I’m not going to tell you this is the City’s old wastewater treatment facility, that it’s an historic and iconic building, that the miniature lighthouse perched above it is actually its ventilator stack, or that it was built in 1935 during the Depression with money from the Public Works Administration. I’m not going to tell you because apparently everyone in the City already knows this except me. I found about 30 articles and Letters to the Editor written on it in the Independent in just over the last five years.

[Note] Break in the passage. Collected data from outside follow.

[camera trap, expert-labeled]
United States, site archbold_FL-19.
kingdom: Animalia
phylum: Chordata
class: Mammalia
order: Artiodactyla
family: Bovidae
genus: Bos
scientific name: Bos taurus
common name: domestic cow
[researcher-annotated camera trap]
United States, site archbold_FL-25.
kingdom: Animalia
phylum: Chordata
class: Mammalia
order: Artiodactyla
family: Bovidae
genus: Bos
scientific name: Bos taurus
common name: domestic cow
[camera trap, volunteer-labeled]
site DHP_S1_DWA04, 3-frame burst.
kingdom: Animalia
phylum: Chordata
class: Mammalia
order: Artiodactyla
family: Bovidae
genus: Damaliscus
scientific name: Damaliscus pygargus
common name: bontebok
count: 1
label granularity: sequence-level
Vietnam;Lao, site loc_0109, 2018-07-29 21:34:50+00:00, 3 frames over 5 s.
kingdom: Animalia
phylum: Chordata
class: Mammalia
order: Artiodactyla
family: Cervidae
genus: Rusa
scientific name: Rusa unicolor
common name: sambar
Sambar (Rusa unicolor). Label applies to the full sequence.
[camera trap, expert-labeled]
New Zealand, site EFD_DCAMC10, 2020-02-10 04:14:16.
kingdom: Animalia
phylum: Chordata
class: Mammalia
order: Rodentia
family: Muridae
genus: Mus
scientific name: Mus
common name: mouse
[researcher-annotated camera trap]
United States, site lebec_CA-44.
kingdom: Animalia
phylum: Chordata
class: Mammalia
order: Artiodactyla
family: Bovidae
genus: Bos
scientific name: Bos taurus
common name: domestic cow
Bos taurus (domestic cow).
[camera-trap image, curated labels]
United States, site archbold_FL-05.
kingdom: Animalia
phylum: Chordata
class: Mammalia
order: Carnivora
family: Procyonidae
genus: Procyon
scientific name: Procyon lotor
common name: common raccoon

After reading them, I felt much like my daughter’s college friend who took a summer job in Anchorage, Alaska as a tour guide despite the fact she’d never been to the city before. And that the name for my column, Outside In, seemed even more fitting then when I first coined it.
I know much more about the building now, though, especially after listening to hours of debate in recorded council meetings. I know that certain people prefer it be torn down to create a few more parking spaces, but that many more are in favor of saving it. I know that even the proposed limited repairs are a costly proposition. And I know that despite money spent on studies, and endless discussions, no one can agree on exactly what its ultimate reuse should be. I also know it is referred to as the “historic digester,” an unfortunate name choice given it always prompts the question, “Just what was being digested in there?’ And coincidentally, it is a name my wife has been known to refer to me after one of those monumental Las Vegas lunch buffets where I’ve eaten a pork chop, sushi, pizza, and a few bagels with cream cheese and lox.
For now, instead of an extensive renovation, the council has decided to perform only limited repairs to weatherproof and preserve the building and to remove and dispose of the accumulated sludge from its prior use. But standing in the parking lot on Saturday and looking up at this fanciful structure, I wonder what it might be with an added investment of money and imagination. And I can’t help but think this is an opportunity lost, or at best, delayed. I hope that the decision is revisited. Sure, it was probably the practical thing to do, but somehow, I don’t think of the citizenry of Laguna as being practical. I think of them as being bold and creative. They live in houses perched precariously on steep coastal hillsides to catch a glimpse of the beauty and vastness of the Pacific or tucked into verdant canyons with impassable roads to enjoy the visual bounties of nature. If these residents wanted practical, they would live in Irvine.
I have no helpful suggestions. But for sure some rebranding is in order, so Step One could be a city-wide contest to rename the building. But given its prior use, I think you can scratch any name that contains “chili parlor.” (Sorry, I couldn’t help myself).
David lives in Newport Beach with his wife Ann and dog Tucker. Lately, you might see him wandering around Laguna Beach with a notepad and pencil in his hand.